Lionel Messi trafił do szpitala i przejdzie operację! Powodem... chore nerki
Szczęśliwy nabywca musiał za ten egzemplarz zapłacic 32 miliony euro (140 milionów złotych), co jednocześnie uczyniło auto najdroższym na świecie! Kataloński dziennik "Sport" donosi, że zwycięzcą aukcji miał być właśnie Messi, który przelicytował m.in. swojego rywala z Realu Madryt. Potwierdza to też w oficjalnym oświadczeniu firma Proto Organisation, która wystawiła pojazd do licytacji.

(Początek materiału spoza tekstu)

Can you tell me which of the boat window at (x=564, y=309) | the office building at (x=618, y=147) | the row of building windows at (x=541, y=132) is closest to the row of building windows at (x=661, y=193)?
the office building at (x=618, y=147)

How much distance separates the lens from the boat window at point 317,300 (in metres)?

Nie wiadomo jednak, ile w tym prawdy. Hiszpańscy dziennikarze podkreślają bowiem, że "źródła bliskie Messiego zaprzeczają, jakoby to on stał za tą rekordową transakcją".
Samochód sprzedawano podczas aukcji w Paryżu. Jest on wyjątkowy, bo wyprodukowano tylko cztery takie egzemplarze. Posiada silnik V12 o pojemności 4,1 litra i rozpędza się do 300 km/h. Brał m.in. w 24-godzinnym wyścigu Le Mans.